For those of you who’ve been with me for the whole two-year journey, thank you! For those who jumped on along the way, thank you too! I hope you’ll continue to allow me into your inbox for a while yet.
When I first started getting curious about digital sustainability, especially the carbon impact of my website, one of the first places I was pointed to was Website Carbon Calculator. Being presented with a carbon impact for my small personal homepage was an eye opener.
That was a bit over two years ago. Since then, I’ve learnt (and am still learning) a heck of a lot about what goes into the carbon footprint of a website or digital service. Would I use Website Carbon Calculator when auditing a site now? Probably not. That said, I would still 100% recommend it, or Beacon, to anyone that’s looking at figuring out website carbon emissions for the first time.
Data transfer is just the start
Most website carbon calculators look at the size of data transfer for a site or app and base calculations off that. At a high level, they’ll take the amount of data transferred and use constants to work out an estimated amount of energy consumed to transmit that data over the internet. This energy figure is then multiplied by a carbon intensity constant to return a carbon estimate.
Depending on the calculation model being used by the tool, there’ll be different assumptions made about the energy consumption of data, system boundaries, and even carbon intensity. Some might discount energy intensity for site’s using green web hosting, while others will not. Tools using the Sustainable Web Design model will also likely be making fixed assumptions about a website’s returning visitors & caching.
There are a fair few assumptions and generalisations being made there. Again, these tools make a great jumping off point for folks looking at digital carbon emissions for the first time. To get more accurate outputs, though, we need to start having tools that look beyond data transfer, and we need to start replacing some assumptions with more concrete inputs.
Data transfer ≠ network energy usage
Since I started looking into digital sustainability, I have always had the notion in my mind that the more data we send as part of a site or app, the more energy we consume on the network to transfer those bytes. Sticking with the theme of assumptions, I think it’s fair to say most people learning about digital sustainability would have similar thinking.
It is only recently that I became aware that this couldn’t be further from the truth. In fact, network devices are always on, and their energy consumption is generally independent of their traffic load. There’s a spike in energy consumption when the device is first turned on, and then its power usage stays relatively constant even as utilisation increases. The below graph illustrates this. It is taken from a paper titled The Internet of tomorrow must sleep more and grow old by Romain Jacob and Laurent Vanbever. Romain gives a really nice summary of it in this YouTube video.
A moment to ponder
So, reducing the amount of data being transferred to load a website doesn’t really change the amount of energy required by networks to deliver it to users. Learning this left me questioning whether I’d been spending my time optimising for the wrong thing in the pursuit of more sustainable websites. I’d often explain to people that “by reducing the amount of data we move over the web we reduce the amount of energy the internet consumes”.

(Problem description)
Continue the piece on website carbon emissions, starting after its last sentence. The data that follows is separate from the text about website carbon calculators.

(Given information)
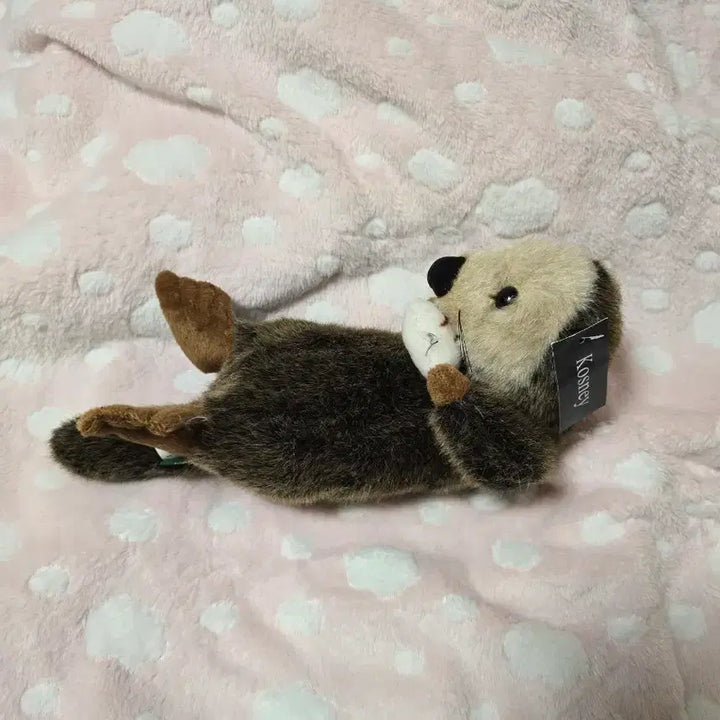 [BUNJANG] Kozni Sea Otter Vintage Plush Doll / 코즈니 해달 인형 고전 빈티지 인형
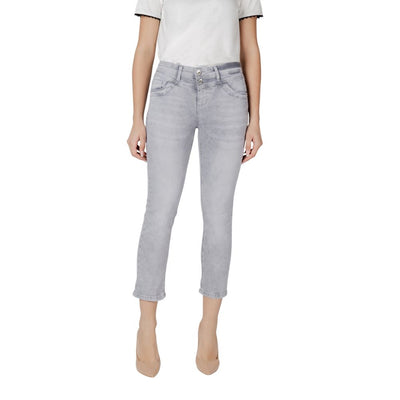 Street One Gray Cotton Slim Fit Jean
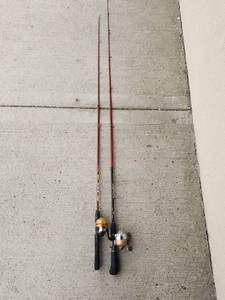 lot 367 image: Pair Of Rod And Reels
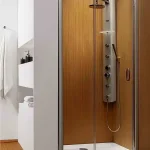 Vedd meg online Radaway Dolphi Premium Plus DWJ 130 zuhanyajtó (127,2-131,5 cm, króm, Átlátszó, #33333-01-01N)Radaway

...

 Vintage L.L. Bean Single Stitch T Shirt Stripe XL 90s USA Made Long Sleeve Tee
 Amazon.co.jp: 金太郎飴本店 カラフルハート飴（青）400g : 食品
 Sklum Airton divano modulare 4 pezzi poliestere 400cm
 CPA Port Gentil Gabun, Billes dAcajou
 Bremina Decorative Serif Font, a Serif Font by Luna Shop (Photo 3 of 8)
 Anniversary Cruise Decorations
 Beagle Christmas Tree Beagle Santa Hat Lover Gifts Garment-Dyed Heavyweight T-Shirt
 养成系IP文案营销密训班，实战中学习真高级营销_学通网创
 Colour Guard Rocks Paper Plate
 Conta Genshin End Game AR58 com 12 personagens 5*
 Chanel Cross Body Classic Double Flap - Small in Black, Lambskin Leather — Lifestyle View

(Result)
After thinking about this for a while, I’ve come to the conclusion that the data size still matters. Okay, it might not change how much energy the network consumes. But, data in 1’s and 0’s still needs to be processed either by a server or a client, or maybe both. And it can still have a significant impact on performance as well. So, yes, I’ll still be optimising for less bytes whenever possible.
What’s required, however, is a shift in how we think about the impact of data transfer, and where we focus. To do this, we need flexibility in our carbon estimation models.
So, where to from here?
With network energy usage being fixed, that’s around 14% of the total energy usage for a digital product that we can’t change. Instead, where should we focus our efforts? What variables can we measure that can help deliver more detailed digital carbon results?
Measure at the server
Variability of server load would be the first place to start. This isn’t as easy as it might seem. For those of us who rely on services like Netlify or Vercel to get our sites online, getting server resource utilisation isn’t possible (as far as I know). There may be WordPress hosts, or other hosting providers, out there that do provider this level of information in some kind of dashboard. If you know of any, please do let me know!
If you’re using cloud functions or serverless, most of the large providers now have dashboards or reports that surface some level of energy/carbon related data. There can be a degree of ambiguity to some of the data, though, with providers claiming “commercial secrets” could be revealed if certain information is made public. If you’d like to get the data yourself, you can look into using Cloud Carbon Footprint instead.
Finally, if you run your own servers on premise then you should have all the data on hand by comparing your energy bill with server utilisation. You can then use grid intensity data for your country to work out the carbon emissions of your on-premise operations. Alternately, you could try asking your energy provider for your grid intensity data.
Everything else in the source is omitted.